There’s a fallacy in all this. It’s the fallacy of too many metrics.
With every metric you add, you’re not done by simply tracking more data.
You need to:
- make sure the metric is visible and its meaning is documented and understood
- decide what to do whether this metric is critical
- figure out a threshold of when it is critical
- what kind of alert to send when the threshold is reached
- who to alert
- how to respond to an alert
With more metrics being added, business metrics too (think Google Analytics, cohort, retention, customer and funnel metrics), these decisions need to be made. If a metric isn’t worth alerting on, is it worth tracking in the first place?
Humans are great at detecting patterns visually, but they’re terrible as monitors to constantly watch a pile of graphs. I don’t know about you, but I love pretty graphs, but I don’t want to watch them all day long to detect any anomalies.
Putting aside the fact that our current idea of graphs is far from being visually pleasing. I fondly remember Neil J. Gunther calling them “gothic graphs”.
Metrics increase the cognitive effort required to make sense of them. The more you add, the more effort a human or a team of humans need to put into extracting useful information from them. I highly recommend John Allspaw’s Monitorama talk on this topic and the follow-up post.
The answer, quite frequently, is simplification. A bunch of metrics get rolled into a more abstract value and that is displayed and alerted on instead. Unfortunately with simplification, nuances in the data get lost easily.
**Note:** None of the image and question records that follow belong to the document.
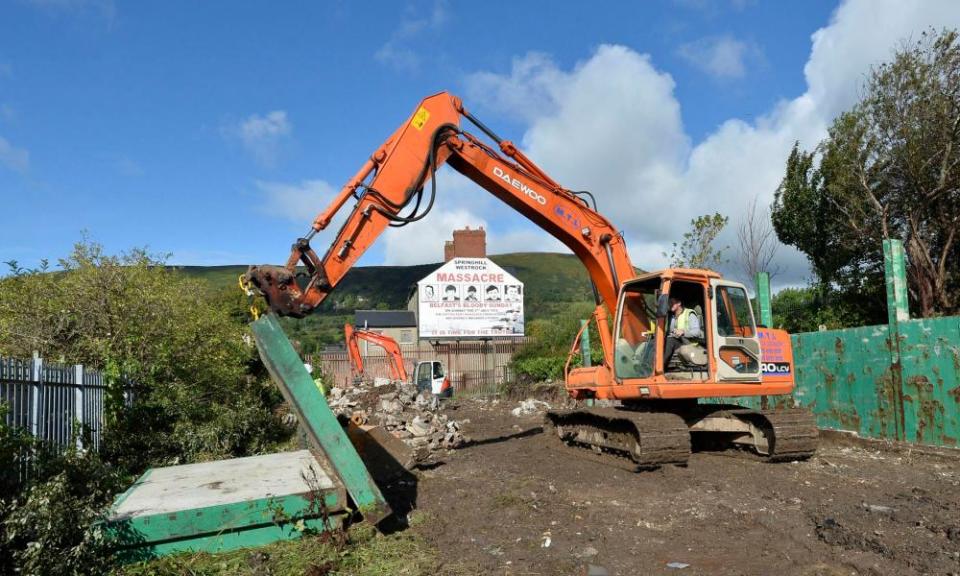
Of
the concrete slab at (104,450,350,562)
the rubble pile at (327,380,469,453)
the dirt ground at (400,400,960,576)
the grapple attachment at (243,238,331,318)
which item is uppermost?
the grapple attachment at (243,238,331,318)

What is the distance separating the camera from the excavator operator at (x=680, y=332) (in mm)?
8289

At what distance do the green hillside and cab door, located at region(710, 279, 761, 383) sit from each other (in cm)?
7161

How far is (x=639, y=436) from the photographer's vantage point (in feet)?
25.3

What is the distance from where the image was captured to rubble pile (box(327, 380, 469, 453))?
11.0 m

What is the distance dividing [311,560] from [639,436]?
174 inches

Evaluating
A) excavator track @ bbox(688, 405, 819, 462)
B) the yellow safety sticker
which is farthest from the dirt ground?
the yellow safety sticker

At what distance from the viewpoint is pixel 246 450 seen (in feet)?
34.5

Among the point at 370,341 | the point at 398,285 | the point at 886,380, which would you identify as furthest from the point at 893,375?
the point at 398,285

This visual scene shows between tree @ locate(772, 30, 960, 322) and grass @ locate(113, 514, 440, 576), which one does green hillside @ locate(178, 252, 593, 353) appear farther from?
grass @ locate(113, 514, 440, 576)

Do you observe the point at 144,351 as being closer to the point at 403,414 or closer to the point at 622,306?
the point at 403,414

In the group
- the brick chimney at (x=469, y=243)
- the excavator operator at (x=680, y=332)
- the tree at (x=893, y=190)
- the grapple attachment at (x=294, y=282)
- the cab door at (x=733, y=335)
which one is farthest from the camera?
the brick chimney at (x=469, y=243)

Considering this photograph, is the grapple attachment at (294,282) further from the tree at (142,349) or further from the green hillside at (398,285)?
the green hillside at (398,285)

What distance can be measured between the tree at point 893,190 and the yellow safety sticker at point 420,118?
12.1 meters

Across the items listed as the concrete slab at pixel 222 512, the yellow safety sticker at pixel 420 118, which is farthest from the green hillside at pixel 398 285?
the concrete slab at pixel 222 512
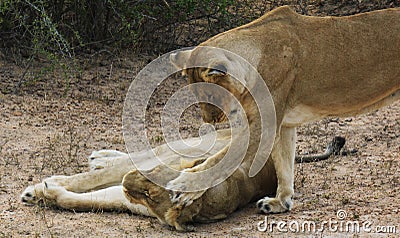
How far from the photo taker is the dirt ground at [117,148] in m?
4.93

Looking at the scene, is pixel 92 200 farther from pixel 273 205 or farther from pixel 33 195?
pixel 273 205

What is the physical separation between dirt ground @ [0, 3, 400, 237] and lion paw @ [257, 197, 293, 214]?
5 centimetres

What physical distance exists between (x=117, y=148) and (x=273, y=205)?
2213 mm

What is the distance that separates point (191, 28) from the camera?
10422mm

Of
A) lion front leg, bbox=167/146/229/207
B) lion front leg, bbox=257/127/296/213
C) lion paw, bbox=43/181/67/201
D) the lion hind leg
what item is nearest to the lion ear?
lion front leg, bbox=167/146/229/207

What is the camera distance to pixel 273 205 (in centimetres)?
528

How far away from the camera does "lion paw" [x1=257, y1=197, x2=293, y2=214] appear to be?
207 inches

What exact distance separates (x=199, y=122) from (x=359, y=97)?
2.96 metres

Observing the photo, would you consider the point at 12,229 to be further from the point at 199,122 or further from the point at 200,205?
the point at 199,122

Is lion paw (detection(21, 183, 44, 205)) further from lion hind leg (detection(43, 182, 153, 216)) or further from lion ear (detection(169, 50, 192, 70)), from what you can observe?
lion ear (detection(169, 50, 192, 70))

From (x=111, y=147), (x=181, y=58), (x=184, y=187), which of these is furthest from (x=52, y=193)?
(x=111, y=147)

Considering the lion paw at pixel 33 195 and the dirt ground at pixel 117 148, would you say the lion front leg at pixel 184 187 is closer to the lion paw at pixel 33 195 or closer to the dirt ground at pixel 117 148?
the dirt ground at pixel 117 148

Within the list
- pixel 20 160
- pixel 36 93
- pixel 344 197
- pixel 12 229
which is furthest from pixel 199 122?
pixel 12 229

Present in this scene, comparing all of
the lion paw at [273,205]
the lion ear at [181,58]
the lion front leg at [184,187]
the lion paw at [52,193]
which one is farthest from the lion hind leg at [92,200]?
the lion ear at [181,58]
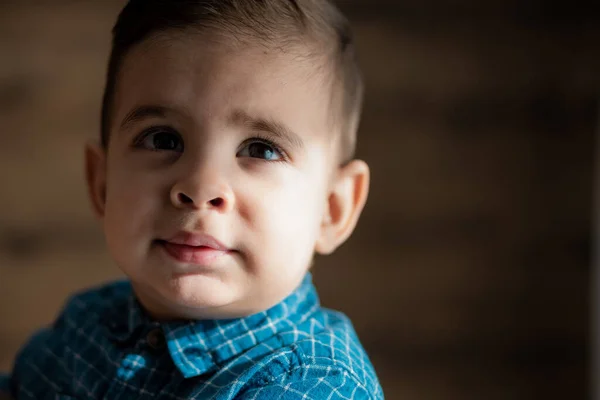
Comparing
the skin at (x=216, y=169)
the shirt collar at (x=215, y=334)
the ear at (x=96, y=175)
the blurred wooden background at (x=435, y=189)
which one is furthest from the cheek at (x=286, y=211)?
the blurred wooden background at (x=435, y=189)

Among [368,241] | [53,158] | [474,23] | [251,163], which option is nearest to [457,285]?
[368,241]

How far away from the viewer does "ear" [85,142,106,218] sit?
3.27 ft

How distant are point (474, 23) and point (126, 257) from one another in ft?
4.32

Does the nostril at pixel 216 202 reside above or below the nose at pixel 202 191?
below

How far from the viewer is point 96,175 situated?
1019 millimetres

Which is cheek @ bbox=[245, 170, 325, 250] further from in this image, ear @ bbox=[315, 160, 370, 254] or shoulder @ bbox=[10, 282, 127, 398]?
shoulder @ bbox=[10, 282, 127, 398]

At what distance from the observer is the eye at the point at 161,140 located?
85 centimetres

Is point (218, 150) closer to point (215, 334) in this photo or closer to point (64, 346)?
point (215, 334)

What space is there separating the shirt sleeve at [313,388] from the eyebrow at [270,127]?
259 millimetres

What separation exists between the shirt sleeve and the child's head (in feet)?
0.36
Add to that our very own biases that make us interpret the data in ways that let us find the simplest explanation, and you’ve got a recipe for disaster.
Monitoring and finding the right metrics are an ongoing process. Don’t be afraid to remove data just as you add new data.
Remember that as you add more information, you also need more cognitive power to process the data during daily operations and, more importantly, during the stressful times of an outage, when we’re most prone to our biases taking over rather than rational decisions.